The covered bond market would be in very good health without the ECB’s current support. Arguably much better health than it currently is. Spreads would be wider but liquidity would be better and the investor base more diverse.

Not only does the covered bond market work well now, it worked well throughout the crisis. That this is oft repeated does not make it any less true. It does however save me from having to elaborate. The realisation by Commission that this was the case was the single most positive outcome from the public consultation that they launched in late 2015.

So, why do we need a covered bond directive? Many reasons.

Firstly, it isn’t about what covered bonds do but what they don’t do. An underappreciated argument against the covered bond market is that it provides funding (ok, great funding) for the assets that need it the least. Great for the covered bond market; not so great for the real economy. Clearly there are ‘non-traditional’ covered bond assets which badly need funding in Europe. People keep talking about SMEs in Italy and occasionally about infrastructure projects and green technology. But feel free to be creative about this.

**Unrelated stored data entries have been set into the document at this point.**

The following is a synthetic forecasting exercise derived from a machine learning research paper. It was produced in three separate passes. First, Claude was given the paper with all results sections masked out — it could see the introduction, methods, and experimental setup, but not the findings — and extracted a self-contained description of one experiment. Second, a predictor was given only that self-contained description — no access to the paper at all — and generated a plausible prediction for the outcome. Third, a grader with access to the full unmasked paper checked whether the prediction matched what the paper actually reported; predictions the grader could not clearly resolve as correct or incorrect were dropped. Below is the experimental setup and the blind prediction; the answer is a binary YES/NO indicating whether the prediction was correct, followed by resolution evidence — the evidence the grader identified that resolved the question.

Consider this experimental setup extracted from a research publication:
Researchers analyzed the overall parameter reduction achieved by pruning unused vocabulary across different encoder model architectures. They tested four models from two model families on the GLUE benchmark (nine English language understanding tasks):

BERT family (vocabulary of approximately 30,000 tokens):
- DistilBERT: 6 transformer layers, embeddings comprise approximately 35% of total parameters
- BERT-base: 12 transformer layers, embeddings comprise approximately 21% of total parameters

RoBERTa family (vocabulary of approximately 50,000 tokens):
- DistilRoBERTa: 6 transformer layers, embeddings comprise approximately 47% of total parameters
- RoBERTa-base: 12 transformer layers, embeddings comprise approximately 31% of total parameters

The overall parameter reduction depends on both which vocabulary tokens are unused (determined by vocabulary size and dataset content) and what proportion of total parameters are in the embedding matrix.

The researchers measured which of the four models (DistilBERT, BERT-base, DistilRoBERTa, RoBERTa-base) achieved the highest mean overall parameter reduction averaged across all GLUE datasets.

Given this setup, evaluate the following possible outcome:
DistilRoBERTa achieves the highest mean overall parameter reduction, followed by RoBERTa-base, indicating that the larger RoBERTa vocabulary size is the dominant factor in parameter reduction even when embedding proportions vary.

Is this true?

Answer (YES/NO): NO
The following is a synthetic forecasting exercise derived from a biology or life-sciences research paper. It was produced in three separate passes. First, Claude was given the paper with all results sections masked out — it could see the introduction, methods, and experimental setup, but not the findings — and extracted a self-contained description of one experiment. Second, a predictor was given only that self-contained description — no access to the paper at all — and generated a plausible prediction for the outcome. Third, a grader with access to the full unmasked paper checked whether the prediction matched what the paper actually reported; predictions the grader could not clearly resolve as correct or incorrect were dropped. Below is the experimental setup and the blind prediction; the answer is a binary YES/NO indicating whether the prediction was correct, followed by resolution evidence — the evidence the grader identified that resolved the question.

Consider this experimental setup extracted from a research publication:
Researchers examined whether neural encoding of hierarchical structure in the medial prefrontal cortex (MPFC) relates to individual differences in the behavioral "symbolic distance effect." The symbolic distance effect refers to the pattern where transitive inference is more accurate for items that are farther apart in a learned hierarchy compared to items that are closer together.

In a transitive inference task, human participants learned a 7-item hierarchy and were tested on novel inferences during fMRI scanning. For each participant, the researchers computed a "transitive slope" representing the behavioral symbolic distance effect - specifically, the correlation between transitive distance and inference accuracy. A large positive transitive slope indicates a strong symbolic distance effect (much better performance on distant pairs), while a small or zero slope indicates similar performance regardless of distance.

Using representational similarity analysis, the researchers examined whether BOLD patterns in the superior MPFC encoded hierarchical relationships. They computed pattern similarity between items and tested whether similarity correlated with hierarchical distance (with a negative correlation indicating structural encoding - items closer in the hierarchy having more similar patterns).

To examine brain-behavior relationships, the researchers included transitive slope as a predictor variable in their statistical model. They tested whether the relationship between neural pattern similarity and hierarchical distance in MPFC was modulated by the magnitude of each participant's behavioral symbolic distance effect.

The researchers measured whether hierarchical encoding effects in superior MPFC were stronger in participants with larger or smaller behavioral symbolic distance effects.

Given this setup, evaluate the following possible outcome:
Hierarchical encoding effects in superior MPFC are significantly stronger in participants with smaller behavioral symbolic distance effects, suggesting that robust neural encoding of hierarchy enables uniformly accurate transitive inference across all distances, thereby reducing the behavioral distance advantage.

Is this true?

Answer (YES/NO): NO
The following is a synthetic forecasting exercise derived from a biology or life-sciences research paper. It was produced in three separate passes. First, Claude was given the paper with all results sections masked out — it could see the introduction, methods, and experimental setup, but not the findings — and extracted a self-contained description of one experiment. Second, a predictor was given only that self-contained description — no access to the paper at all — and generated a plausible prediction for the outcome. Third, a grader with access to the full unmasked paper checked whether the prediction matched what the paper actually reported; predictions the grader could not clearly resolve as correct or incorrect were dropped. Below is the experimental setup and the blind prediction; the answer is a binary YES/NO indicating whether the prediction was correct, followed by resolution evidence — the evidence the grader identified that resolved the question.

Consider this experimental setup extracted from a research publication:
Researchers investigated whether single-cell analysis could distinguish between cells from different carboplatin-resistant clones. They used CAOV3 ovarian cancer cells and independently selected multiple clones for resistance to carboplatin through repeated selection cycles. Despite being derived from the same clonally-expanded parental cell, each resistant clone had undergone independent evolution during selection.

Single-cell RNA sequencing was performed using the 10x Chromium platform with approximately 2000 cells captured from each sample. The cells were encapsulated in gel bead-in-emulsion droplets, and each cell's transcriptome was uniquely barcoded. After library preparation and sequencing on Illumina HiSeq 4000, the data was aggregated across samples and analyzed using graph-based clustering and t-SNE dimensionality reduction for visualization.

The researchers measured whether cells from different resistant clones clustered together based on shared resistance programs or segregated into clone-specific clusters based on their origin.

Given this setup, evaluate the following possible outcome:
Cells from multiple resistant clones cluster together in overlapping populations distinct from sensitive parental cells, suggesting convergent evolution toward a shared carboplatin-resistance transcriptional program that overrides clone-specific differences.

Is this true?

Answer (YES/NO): NO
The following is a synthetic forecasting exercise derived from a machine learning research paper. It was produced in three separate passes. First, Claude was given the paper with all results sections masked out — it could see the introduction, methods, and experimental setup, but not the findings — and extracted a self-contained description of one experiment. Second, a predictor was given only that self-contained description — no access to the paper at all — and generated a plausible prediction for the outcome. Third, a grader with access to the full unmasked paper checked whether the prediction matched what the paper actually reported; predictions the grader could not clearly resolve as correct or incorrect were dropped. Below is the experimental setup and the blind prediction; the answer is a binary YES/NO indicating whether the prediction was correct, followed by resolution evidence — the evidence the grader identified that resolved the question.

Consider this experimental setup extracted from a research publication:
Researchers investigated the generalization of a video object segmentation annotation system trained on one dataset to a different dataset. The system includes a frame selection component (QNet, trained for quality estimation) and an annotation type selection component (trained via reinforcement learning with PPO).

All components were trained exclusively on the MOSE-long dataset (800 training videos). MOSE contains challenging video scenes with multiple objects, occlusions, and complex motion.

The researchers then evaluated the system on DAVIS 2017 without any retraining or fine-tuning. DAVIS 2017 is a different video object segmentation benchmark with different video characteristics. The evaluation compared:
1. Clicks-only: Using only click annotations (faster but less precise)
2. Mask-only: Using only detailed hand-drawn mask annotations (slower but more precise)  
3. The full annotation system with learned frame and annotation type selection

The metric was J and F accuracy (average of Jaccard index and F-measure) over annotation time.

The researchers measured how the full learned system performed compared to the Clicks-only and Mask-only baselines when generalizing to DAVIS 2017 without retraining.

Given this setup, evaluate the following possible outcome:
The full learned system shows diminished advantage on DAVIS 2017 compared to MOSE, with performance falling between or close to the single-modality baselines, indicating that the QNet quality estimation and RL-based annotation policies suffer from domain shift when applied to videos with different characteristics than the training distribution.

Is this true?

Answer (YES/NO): YES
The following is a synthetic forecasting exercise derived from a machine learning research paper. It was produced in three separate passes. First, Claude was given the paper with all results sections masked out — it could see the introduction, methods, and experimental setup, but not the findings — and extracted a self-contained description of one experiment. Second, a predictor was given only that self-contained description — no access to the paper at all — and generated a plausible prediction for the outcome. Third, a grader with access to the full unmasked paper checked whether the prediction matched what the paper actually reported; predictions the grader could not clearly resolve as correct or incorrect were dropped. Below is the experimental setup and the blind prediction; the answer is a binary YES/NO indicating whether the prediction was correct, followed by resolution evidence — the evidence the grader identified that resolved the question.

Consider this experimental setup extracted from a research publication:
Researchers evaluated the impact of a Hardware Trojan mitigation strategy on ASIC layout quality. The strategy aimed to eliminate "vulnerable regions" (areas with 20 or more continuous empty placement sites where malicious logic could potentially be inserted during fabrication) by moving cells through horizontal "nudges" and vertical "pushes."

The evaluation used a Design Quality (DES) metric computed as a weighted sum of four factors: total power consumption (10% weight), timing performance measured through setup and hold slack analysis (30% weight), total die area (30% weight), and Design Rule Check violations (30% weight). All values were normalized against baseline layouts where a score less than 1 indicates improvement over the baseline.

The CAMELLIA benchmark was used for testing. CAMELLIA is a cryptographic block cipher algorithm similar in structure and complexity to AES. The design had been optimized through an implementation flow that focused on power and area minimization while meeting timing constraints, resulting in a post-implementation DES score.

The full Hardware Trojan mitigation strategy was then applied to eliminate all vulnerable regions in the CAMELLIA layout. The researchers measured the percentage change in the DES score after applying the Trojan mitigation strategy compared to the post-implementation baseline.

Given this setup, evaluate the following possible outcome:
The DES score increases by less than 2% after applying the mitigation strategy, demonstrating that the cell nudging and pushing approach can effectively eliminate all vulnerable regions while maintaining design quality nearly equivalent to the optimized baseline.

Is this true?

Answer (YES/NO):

Then - in contravention to most regulatory responses to the crisis – the next crisis will not look like the last one. It will push different stress points. At the same time, the regulatory responses developed to address the next crisis may or may not work for the covered bond market. It just depends. Some of the responses – such as stricter rules against state bail-in – will clearly be negatives for all bank creditors.

Finally, the market is changing. Everyone speaks about different asset classes and structures but the development of covered bonds in lower rated banking systems is just as much of a concern.

So yes we do need this. There is no room for complacency, we do need a regulatory response. Getting it right, that’s the challenge.